• [WRITTEN TASKS]:
[A] Reproduce, word for word, the part of the SQLite database thread that opens with the words containing "None of this" and closes with "update them also.".
[B] Carry on the SQLite database thread from its last line, adding what comes next.

Hacker Newsnew | past | comments | ask | show | jobs | submitlogin

I've been doing this for a long time and all I can say this after reading this multiple times ... "I don't get it".

I mean, I get it, from a technical standpoint. Ok, so you're going to send read-only Sqlite databases to everybody.

Is it missing what the API (that you still need) is updating when you insert or update something and all client DBs are now stale? Is there a central database? How often are you pushing out read-only database replicas across the wire to all clients? Is that really less "chatty"? If so, how much bandwidth is that saving to push an entire database multiplied by the number of clients?

None of this seems logical. Maybe I'm missing the real-world use-case. Are we discussing tiny Sqlite databases that are essentially static? Because in the last 30 years I've not run into a situation where I needed to have clients execute SQL queries on tiny, static databases let alone still need to potentially update them also.



Author here. We're using LiteFS to replicate SQLite databases in real time so the changes sent are only incremental. I think there are several ideal use cases for sharing databases across applications:

1. Internal tooling: you're able to manage the contract better since you have control of the source & destination applications.

2. Reporting & analytics: these tend to need a lot of query flexibility & they tend to use a lot of resources. Offloading the query computation to the client makes it easier on the source application.

As for database size, the Corrosion program mentioned in the post is about 8GB and has a continuous write load so this doesn't have to just be for tiny databases.


Looks interesting although personally I don't see those as compelling use cases although I may very well be missing something.

> 1. Internal tooling: you're able to manage the contract better since you have control of the source & destination applications.

This has not been my experience in anything but tiny companies or companies with very strict mono-repo processes. One big point of separate teams is to minimize the communication overhead as your organization grows (otherwise it scales as N factorial). That means you do not want a lots of inter-department dependencies due to the internal tooling and APIs they leverage.

> 2. Reporting & analytics: these tend to need a lot of query flexibility & they tend to use a lot of resources. Offloading the query computation to the client makes it easier on the source application.

Depends on the resources the client has versus the server to devote to a single query. The resources are also high because of how much data is analyzed and 8gb seems tiny to me (ie: the whole thing can be kept in some DBs memory).


Ben, fan of your work. You guys have really moved the flag on sqlite.

Are there any plans for Corrosion to be published as OSS?


hey Ryan, thanks! As for Corrosion, I can't say anything publicly but something may be announced in the near future wink wink :)


Curious if you've tested it with Jepsen. Anytime I come across some distributed system, my stomach ulcers start playing up while I wonder about all the weird failure modes. I kinda looked for a caveats page on the LiteFS web site, didn't really see one.


LiteFS doesn't try to be a correct distributed system, as you can see from: https://fly.io/docs/litefs/how-it-works/#cluster-management-...

Basically, the solution they have is:

1. There is a single writer. There's optional best-effort leader election for the writer.

2. If there's a network partition, split-brain, etc, availability is chosen over consistency.

• [GIVEN MATERIAL]:

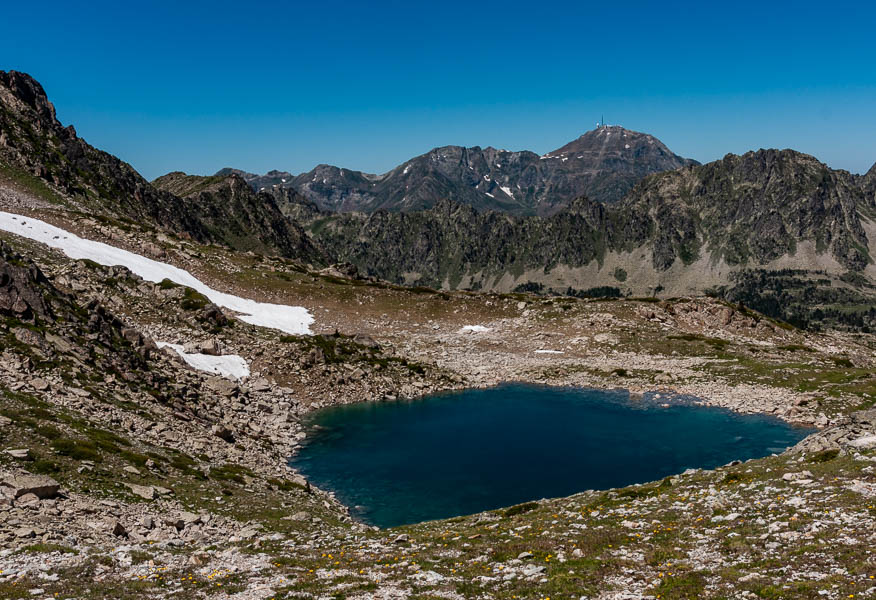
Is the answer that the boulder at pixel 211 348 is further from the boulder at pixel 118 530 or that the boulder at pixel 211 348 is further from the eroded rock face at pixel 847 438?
the eroded rock face at pixel 847 438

• [ANSWERS FOR THIS EXERCISE]:
[A]
None of this seems logical. Maybe I'm missing the real-world use-case. Are we discussing tiny Sqlite databases that are essentially static? Because in the last 30 years I've not run into a situation where I needed to have clients execute SQL queries on tiny, static databases let alone still need to potentially update them also.

[B]
Jepson's testing is focused on databases that pick "consistency". Since LiteFS didn't pick consistency, there's really not any point in running Jepson against it. Like, jepson would immediately find "you can lose acknowledged writes", and LiteFS would say "Yes! That's working exactly as intended!"

However, another way of running LiteFS is with only a single writer ever (as in one app, one server, one sqlite database only), and all clients as read-only replicas that are not eligible for taking writes ever. In that case, you also don't have a proper distributed system, just read only replicas, which is quite easy to get right, and mostly what this post is talking about.


LiteFS works similarly to async replication you'd find in Postgres or MySQL so it doesn't try to be as strict as something running a distributed consensus protocol like Raft. The guarantees for async replication are fairly loose so I'm not sure Jepsen testing would be useful for that per se.

On the LiteFS Cloud side, it currently does streaming backups so it has similar guarantees but we are expanding its feature set and I could see running Jepsen testing on that in the future. We worked with Kyle Kingsbury in the past on some distributed systems challenges[1] and he was awesome to work with. Would definitely love to engage with him again.

[1]: https://fly.io/dist-sys/


I could imagine this technique being useful for kepler.gl or other data visualization tools


Do you realize most reporting & analytics use cases don't use SQLLite Databases?


Do you realise that there are many reporting and analytics cases where SQLite is a great fit?


I am looking at the data analytics industry as a whole and being involved in communities of data practicioners. Most of these people use cloud DBs (Snowflake, BigQuery & co) since there's less dependencies on DB Admin type of work.

Some might be using Postgres or whatever the Engineering team provided them with, but I don't think I have really heard of a Data person preferring to use SQL Lite.

Might still be a great fit, but as the other comment pointed out, it might not be a good fit for the target audience.


The parent is saying this isn’t a great idea because target users don’t use SQLite. Your reply is it is a good idea if people changed how they do things to fit the idea

I don’t have a horse in this race the reply isn’t very well I don’t know what to make of that


I have more interest in this: https://electric-sql.com/

They are adding a sync-mechanism for Sqlite so local writes can be synced to a remote location and on into Postgres and so on. CRDT-based eventual consistency.

So local write latency, eventually consistent sync and the tools for partial sync and user access are the primary areas of development.

Early days but an interesting approach to shipping the db.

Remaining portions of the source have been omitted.